That should be the tagline for the Cubs. Put a little TM next to it if you will.
Today was Enrique White's turn to come up with the game-winning hit in the 11th, even if the credit for the game should go to Jim Edmonds who finally gets his payback against his former team with a two-home run performance. The days when your big hitters can't get it done, it's great to depend on these guys. I don't think there's a single Cub fan out there who hasn't jumped behind Edmonds yet despite his prior allegiances.
I've gotta say, whenever you see who's due up for the Cubs at the end of the inning before, there really isn't a list of three players that could make you give up on the inning before it even starts. Even though Blanco, Reed Johnson and Mike Fontenot are not among the feared pinch hitters in the game, they certainly make a case for it.
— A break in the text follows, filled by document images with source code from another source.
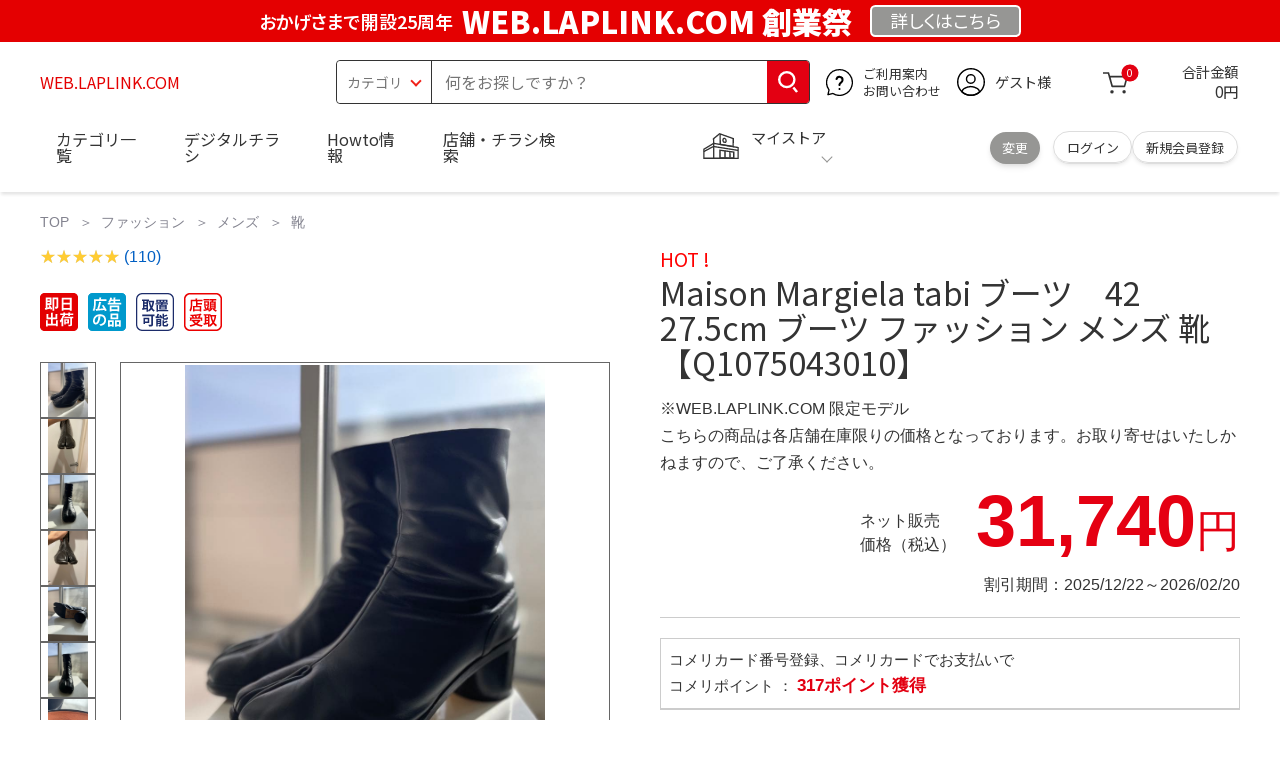

--- FILE ---
content_type: image/svg+xml
request_url: https://www.komeri.com/img/arow_red.svg
body_size: 187
content:
<svg xmlns="http://www.w3.org/2000/svg" width="20" height="20" viewBox="0 0 20 20"><g data-name="レイヤー 2"><g data-name="レイヤー 1"><circle cx="10" cy="10" r="10" fill="#ef221a"/><path d="M13 10a.75.75 0 00-.21-.52L9.33 5.82a.8.8 0 00-1.16 1.1l2.9 3.08-2.9 3.08a.8.8 0 101.16 1.1l3.41-3.62A.75.75 0 0013 10z" fill="#fff"/></g></g></svg>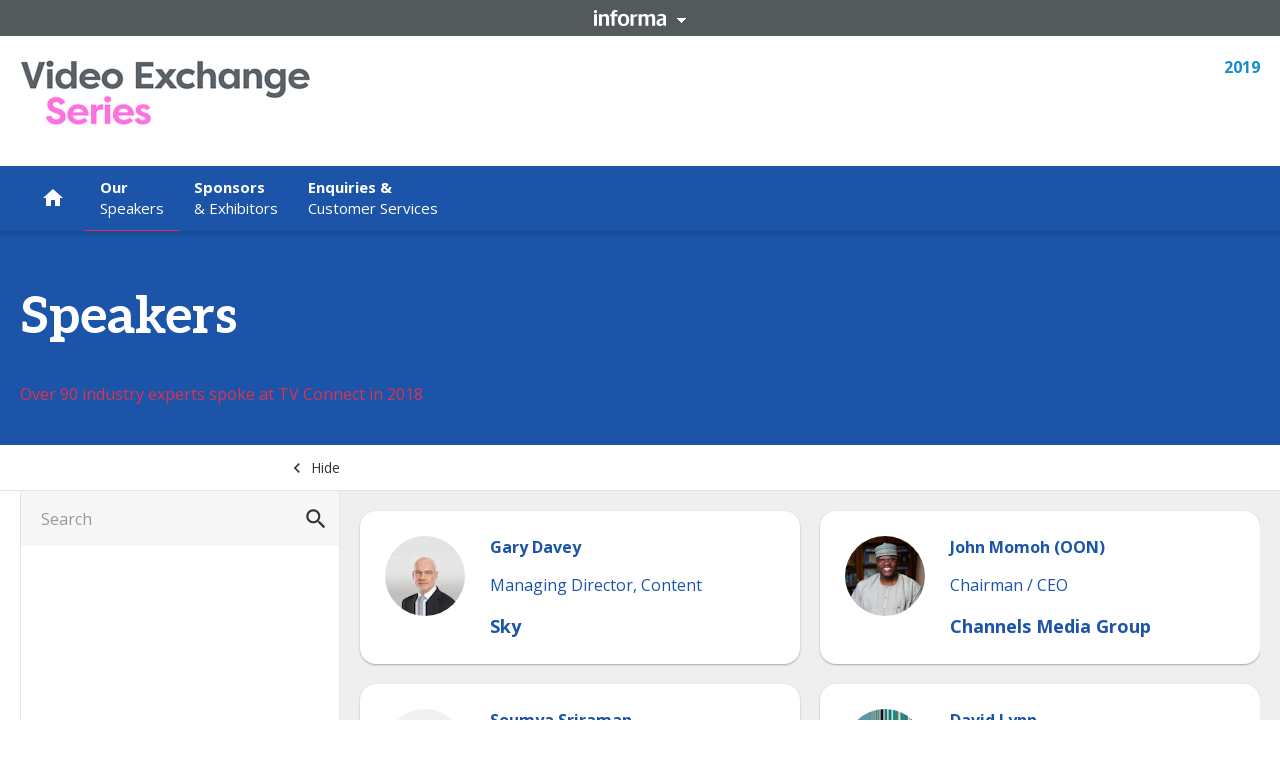

--- FILE ---
content_type: text/css
request_url: https://tags.srv.stackadapt.com/sa.css
body_size: -11
content:
:root {
    --sa-uid: '0-6a1766df-d30a-55a0-6a5e-9acaa605b684';
}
Daryle Ward will be lucky if Lou keeps going to him as the number one guy off the bench much longer.
There isn't a whole lot of doubt when you face the St. Louis Cardinals at home and the game goes to extra innings. There are way more relievers on the Cardinals that can cough up the game in a pitch than their are hitters who can end it with a swing of the bat.
Also, gotta credit the defense this afternoon. Alfonso Soriano's arm is like a magnet to the plate. He played Troy Glaus' fly ball beautifully with that running start. Some other heads up plays like the botched suicide attempt and throwing out Albert Pujols trying to steal second like a squirrel running in front of a car.
Lastly, big props to the relief pitching. Carlos Marmol has settled down and so has his ERA around 3.00, Jeff Samardzija continues to build confidence and even, gulp, Bob Howry showed pretty good command in his inning of work. Scott Eyre can stay in Philadelphia, that is until they come to Wrigley where I hope the Cubs get a chance to shell him.
A special shout out goes to Dan Plesac, who is pretty close to dethroning Steve Stone as the most intelligent guy out there talking Chicago baseball. His color commentary this afternoon including the other night at U.S Cellular was way more insightful than hearing about Bob Brenly's sub-mediocre big league career. He's also not afraid of making big statements and he backs them up. If you don't tune in occasionally for Plesac's insight on Comcast Sports Net pre and post game, do it. After all, he's the conductor of the big blue train.